# Help printing to Windows

## Itserpol

I've been trying to figure out how to print to an Epson Stylus CX8400 connected to a Windows XP machine on my LAN, mostly following this guide:

http://en.opensuse.org/Print_to_Windows_printer

When I tried printing a test page from http://localhost:631/printers/, it displayed an error "/etc/cups/interfaces/EPSON failed". What does this mean?

Also, in case I'm going about this the wrong way, I've included every step I can remember taking:

```

#Installing cups and samba

$ emerge cups

$ emerge samba

$ /etc/init.d/cupsd start

$ /etc/init.d/samba start

$ rc-update add cupsd default

$ rc-update add samba default

#Installing gutenprint drivers

$ emerge gutenprint

#Adding Windows XP hostname to /etc/hosts

$ nano /etc/hosts

192.168.0.102    hostname

#Adding printer to /etc/cups/printers.conf

$ nano /etc/cups/printers.conf

<DefaultPrinter EPSON>

Info Epson printer

Location hostname

DeviceURI smb://user:passwd@WORKGROUP/hostname/EPSON

#Restarting cups

$ /etc/init.d/cupsd restart

#Creating Samba configuration file

$ nano /etc/samba/smb.conf

[global]

printing = cups

printcap name = cups

```

----------

## DONAHUE

```
http://localhost:631

add printer

name printer ; continue

Device : Windows printer via Samba ; continue

Device URI : smb://name of server with printer attached/name of printer share ; continue

Make/Manufacturer for  : Epson ; continue 

Model/Driver for  : Epson Stylus CX8400 ; add printer
```

----------

## Itserpol

Oh I see now, I needed to install gutenprint before I added the printer. Last time I tried

```

Make/Manufacturer for  : Epson ; continue

Model/Driver for  : Epson Stylus CX8400 ; add printer

```

there wasn't any CX8400 driver in the menu.

Anyway, I set it up and there's still some problem. The test page causes the printer to feed one blank page and then keep printing over the same two lines on the next one. The only way to stop it is to cancel the job from the XP machine. Also, the cups printers page displays "Can not get the ticket cache for root".

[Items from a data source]
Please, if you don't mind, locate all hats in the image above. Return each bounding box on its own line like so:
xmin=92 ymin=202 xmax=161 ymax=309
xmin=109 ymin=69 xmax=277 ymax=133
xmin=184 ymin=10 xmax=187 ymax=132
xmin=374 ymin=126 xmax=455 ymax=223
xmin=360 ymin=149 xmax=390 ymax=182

* **What you should do**
How would you restate the paragraph in the printing thread that begins "Anyway, I set it up" as a short list that keeps its main facts?

* **Response for this exercise**
- The printer is set up, but a problem remains.
- The test page makes the printer feed one blank page, then keep printing over the same two lines on the next page.
- The job can only be stopped by canceling it from the XP machine.
- The CUPS printers page shows "Can not get the ticket cache for root".